Data taken from a collection
-*-

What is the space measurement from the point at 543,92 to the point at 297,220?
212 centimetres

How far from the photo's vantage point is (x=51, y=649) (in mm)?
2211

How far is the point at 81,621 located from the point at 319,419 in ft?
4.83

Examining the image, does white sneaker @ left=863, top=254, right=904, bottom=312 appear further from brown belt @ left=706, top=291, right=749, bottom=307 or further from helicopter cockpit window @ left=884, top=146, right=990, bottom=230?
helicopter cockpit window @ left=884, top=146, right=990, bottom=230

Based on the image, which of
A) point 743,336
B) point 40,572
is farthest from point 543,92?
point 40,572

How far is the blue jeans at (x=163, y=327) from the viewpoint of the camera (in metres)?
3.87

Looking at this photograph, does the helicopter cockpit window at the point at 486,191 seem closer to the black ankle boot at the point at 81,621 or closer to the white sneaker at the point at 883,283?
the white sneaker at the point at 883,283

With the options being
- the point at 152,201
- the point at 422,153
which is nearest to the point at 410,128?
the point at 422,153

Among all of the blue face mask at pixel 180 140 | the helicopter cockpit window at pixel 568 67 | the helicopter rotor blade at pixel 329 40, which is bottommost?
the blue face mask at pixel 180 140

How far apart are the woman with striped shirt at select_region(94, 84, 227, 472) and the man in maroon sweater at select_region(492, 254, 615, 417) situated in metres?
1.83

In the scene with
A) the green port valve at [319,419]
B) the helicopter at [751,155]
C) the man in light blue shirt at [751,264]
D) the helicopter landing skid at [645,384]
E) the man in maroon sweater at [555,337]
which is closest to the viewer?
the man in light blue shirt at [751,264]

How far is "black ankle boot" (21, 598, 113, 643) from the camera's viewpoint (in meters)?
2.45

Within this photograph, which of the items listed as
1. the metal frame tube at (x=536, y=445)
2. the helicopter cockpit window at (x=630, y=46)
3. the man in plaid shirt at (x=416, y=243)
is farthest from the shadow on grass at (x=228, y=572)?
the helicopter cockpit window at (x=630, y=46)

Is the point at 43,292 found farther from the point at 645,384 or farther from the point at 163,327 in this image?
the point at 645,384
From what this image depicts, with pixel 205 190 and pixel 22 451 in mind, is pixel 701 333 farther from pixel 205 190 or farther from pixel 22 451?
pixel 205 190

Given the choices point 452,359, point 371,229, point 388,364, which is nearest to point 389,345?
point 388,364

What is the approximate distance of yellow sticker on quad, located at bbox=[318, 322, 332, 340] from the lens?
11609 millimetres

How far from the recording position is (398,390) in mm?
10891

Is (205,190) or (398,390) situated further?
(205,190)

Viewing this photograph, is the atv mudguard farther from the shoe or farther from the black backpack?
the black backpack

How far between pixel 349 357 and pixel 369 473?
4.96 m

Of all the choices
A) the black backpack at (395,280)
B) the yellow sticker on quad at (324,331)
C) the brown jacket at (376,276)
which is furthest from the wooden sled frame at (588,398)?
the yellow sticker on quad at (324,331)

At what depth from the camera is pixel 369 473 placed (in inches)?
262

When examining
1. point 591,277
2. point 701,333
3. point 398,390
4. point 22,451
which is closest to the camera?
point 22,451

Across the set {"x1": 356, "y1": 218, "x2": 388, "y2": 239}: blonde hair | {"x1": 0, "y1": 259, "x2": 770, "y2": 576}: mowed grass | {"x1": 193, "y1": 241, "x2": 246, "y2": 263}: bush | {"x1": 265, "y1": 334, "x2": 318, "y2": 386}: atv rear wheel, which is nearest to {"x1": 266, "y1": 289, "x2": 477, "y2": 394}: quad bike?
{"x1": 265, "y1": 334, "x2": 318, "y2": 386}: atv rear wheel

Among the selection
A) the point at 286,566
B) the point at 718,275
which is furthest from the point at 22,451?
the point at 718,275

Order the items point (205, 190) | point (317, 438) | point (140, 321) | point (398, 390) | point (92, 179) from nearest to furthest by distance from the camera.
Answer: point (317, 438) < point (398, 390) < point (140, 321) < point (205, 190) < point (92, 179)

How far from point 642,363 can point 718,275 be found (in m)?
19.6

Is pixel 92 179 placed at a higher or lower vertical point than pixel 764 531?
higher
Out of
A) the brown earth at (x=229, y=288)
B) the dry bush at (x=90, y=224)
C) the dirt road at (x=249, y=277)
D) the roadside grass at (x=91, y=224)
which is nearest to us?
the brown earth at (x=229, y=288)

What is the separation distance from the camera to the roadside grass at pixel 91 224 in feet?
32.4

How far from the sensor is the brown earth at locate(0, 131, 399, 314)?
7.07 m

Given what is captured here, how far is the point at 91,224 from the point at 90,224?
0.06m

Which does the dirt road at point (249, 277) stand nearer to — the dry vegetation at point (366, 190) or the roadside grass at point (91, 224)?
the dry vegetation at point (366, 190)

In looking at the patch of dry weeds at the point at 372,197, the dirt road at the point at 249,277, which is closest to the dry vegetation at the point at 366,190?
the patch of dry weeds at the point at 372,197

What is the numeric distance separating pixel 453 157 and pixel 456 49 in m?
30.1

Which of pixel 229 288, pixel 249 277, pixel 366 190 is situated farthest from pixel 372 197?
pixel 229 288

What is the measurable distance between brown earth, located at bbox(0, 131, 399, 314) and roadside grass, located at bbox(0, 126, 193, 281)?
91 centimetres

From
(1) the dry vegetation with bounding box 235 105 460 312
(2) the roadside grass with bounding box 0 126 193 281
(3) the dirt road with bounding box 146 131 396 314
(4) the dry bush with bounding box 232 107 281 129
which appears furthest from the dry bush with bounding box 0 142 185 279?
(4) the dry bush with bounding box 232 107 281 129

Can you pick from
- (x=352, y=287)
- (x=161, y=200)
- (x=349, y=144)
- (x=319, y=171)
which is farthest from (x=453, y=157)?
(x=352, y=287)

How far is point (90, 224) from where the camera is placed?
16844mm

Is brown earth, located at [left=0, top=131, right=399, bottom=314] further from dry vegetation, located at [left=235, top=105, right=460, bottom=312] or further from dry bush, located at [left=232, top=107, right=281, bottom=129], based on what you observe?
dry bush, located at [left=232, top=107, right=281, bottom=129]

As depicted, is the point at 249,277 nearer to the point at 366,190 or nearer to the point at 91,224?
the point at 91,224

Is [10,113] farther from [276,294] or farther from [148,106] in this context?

-*-

To do
Give the lines of the records as a numbered list, omitting blank lines.

Solution
1. What is the space measurement from the point at 543,92 to the point at 297,220?
2. 212 centimetres
3. How far from the photo's vantage point is (x=51, y=649) (in mm)?
4. 2211
5. How far is the point at 81,621 located from the point at 319,419 in ft?
6. 4.83
7. Examining the image, does white sneaker @ left=863, top=254, right=904, bottom=312 appear further from brown belt @ left=706, top=291, right=749, bottom=307 or further from helicopter cockpit window @ left=884, top=146, right=990, bottom=230?
8. helicopter cockpit window @ left=884, top=146, right=990, bottom=230
9. Based on the image, which of
10. A) point 743,336
11. B) point 40,572
12. is farthest from point 543,92?
13. point 40,572
14. How far is the blue jeans at (x=163, y=327) from the viewpoint of the camera (in metres)?
15. 3.87
16. Looking at this photograph, does the helicopter cockpit window at the point at 486,191 seem closer to the black ankle boot at the point at 81,621 or closer to the white sneaker at the point at 883,283?
17. the white sneaker at the point at 883,283
18. With the options being
19. - the point at 152,201
20. - the point at 422,153
21. which is nearest to the point at 410,128?
22. the point at 422,153
23. Among all of the blue face mask at pixel 180 140 | the helicopter cockpit window at pixel 568 67 | the helicopter rotor blade at pixel 329 40, which is bottommost?
24. the blue face mask at pixel 180 140
25. How far apart are the woman with striped shirt at select_region(94, 84, 227, 472) and the man in maroon sweater at select_region(492, 254, 615, 417) situated in metres?
26. 1.83
27. In the scene with
28. A) the green port valve at [319,419]
29. B) the helicopter at [751,155]
30. C) the man in light blue shirt at [751,264]
31. D) the helicopter landing skid at [645,384]
32. E) the man in maroon sweater at [555,337]
33. which is closest to the viewer?
34. the man in light blue shirt at [751,264]
35. How far is "black ankle boot" (21, 598, 113, 643) from the camera's viewpoint (in meters)?
36. 2.45
37. Within this photograph, which of the items listed as
38. 1. the metal frame tube at (x=536, y=445)
39. 2. the helicopter cockpit window at (x=630, y=46)
40. 3. the man in plaid shirt at (x=416, y=243)
41. is farthest from the shadow on grass at (x=228, y=572)?
42. the helicopter cockpit window at (x=630, y=46)
43. Is the point at 43,292 found farther from the point at 645,384 or farther from the point at 163,327 in this image?
44. the point at 645,384
45. From what this image depicts, with pixel 205 190 and pixel 22 451 in mind, is pixel 701 333 farther from pixel 205 190 or farther from pixel 22 451?
46. pixel 205 190
47. Given the choices point 452,359, point 371,229, point 388,364, which is nearest to point 389,345?
48. point 388,364
49. What is the approximate distance of yellow sticker on quad, located at bbox=[318, 322, 332, 340] from the lens?
50. 11609 millimetres
51. How far from the recording position is (398,390) in mm?
52. 10891
53. Is (205,190) or (398,390) situated further?
54. (205,190)
55. Viewing this photograph, is the atv mudguard farther from the shoe or farther from the black backpack?
56. the black backpack
57. How far between pixel 349 357 and pixel 369 473?
58. 4.96 m
59. Of all the choices
60. A) the black backpack at (395,280)
61. B) the yellow sticker on quad at (324,331)
62. C) the brown jacket at (376,276)
63. which is furthest from the wooden sled frame at (588,398)?
64. the yellow sticker on quad at (324,331)
65. At what depth from the camera is pixel 369 473 placed (in inches)?
66. 262
67. When examining
68. 1. point 591,277
69. 2. point 701,333
70. 3. point 398,390
71. 4. point 22,451
72. which is closest to the camera?
73. point 22,451
74. Across the set {"x1": 356, "y1": 218, "x2": 388, "y2": 239}: blonde hair | {"x1": 0, "y1": 259, "x2": 770, "y2": 576}: mowed grass | {"x1": 193, "y1": 241, "x2": 246, "y2": 263}: bush | {"x1": 265, "y1": 334, "x2": 318, "y2": 386}: atv rear wheel, which is nearest to {"x1": 266, "y1": 289, "x2": 477, "y2": 394}: quad bike?
75. {"x1": 265, "y1": 334, "x2": 318, "y2": 386}: atv rear wheel
76. Among the selection
77. A) the point at 286,566
78. B) the point at 718,275
79. which is furthest from the point at 22,451?
80. the point at 718,275
81. Order the items point (205, 190) | point (317, 438) | point (140, 321) | point (398, 390) | point (92, 179) from nearest to furthest by distance from the camera.
82. Answer: point (317, 438) < point (398, 390) < point (140, 321) < point (205, 190) < point (92, 179)
83. How far from point 642,363 can point 718,275 be found (in m)?
84. 19.6
85. Is pixel 92 179 placed at a higher or lower vertical point than pixel 764 531?
86. higher
87. Out of
88. A) the brown earth at (x=229, y=288)
89. B) the dry bush at (x=90, y=224)
90. C) the dirt road at (x=249, y=277)
91. D) the roadside grass at (x=91, y=224)
92. which is nearest to us?
93. the brown earth at (x=229, y=288)
94. What is the separation distance from the camera to the roadside grass at pixel 91 224 in feet?
95. 32.4
96. How far from the sensor is the brown earth at locate(0, 131, 399, 314)?
97. 7.07 m
98. Given what is captured here, how far is the point at 91,224 from the point at 90,224?
99. 0.06m
100. Which does the dirt road at point (249, 277) stand nearer to — the dry vegetation at point (366, 190) or the roadside grass at point (91, 224)?
101. the dry vegetation at point (366, 190)
102. In looking at the patch of dry weeds at the point at 372,197, the dirt road at the point at 249,277, which is closest to the dry vegetation at the point at 366,190?
103. the patch of dry weeds at the point at 372,197
104. What is the numeric distance separating pixel 453 157 and pixel 456 49 in m?
105. 30.1
106. Which of pixel 229 288, pixel 249 277, pixel 366 190 is situated farthest from pixel 372 197?
107. pixel 229 288
108. What is the measurable distance between brown earth, located at bbox(0, 131, 399, 314) and roadside grass, located at bbox(0, 126, 193, 281)?
109. 91 centimetres
110. From
111. (1) the dry vegetation with bounding box 235 105 460 312
112. (2) the roadside grass with bounding box 0 126 193 281
113. (3) the dirt road with bounding box 146 131 396 314
114. (4) the dry bush with bounding box 232 107 281 129
115. which appears furthest from the dry bush with bounding box 0 142 185 279?
116. (4) the dry bush with bounding box 232 107 281 129
117. Can you pick from
118. - (x=352, y=287)
119. - (x=161, y=200)
120. - (x=349, y=144)
121. - (x=319, y=171)
122. which is farthest from (x=453, y=157)?
123. (x=352, y=287)
124. How far is point (90, 224) from where the camera is placed?
125. 16844mm
126. Is brown earth, located at [left=0, top=131, right=399, bottom=314] further from dry vegetation, located at [left=235, top=105, right=460, bottom=312] or further from dry bush, located at [left=232, top=107, right=281, bottom=129], based on what you observe?
127. dry bush, located at [left=232, top=107, right=281, bottom=129]
128. As depicted, is the point at 249,277 nearer to the point at 366,190 or nearer to the point at 91,224?
129. the point at 91,224
130. Is [10,113] farther from [276,294] or farther from [148,106] in this context?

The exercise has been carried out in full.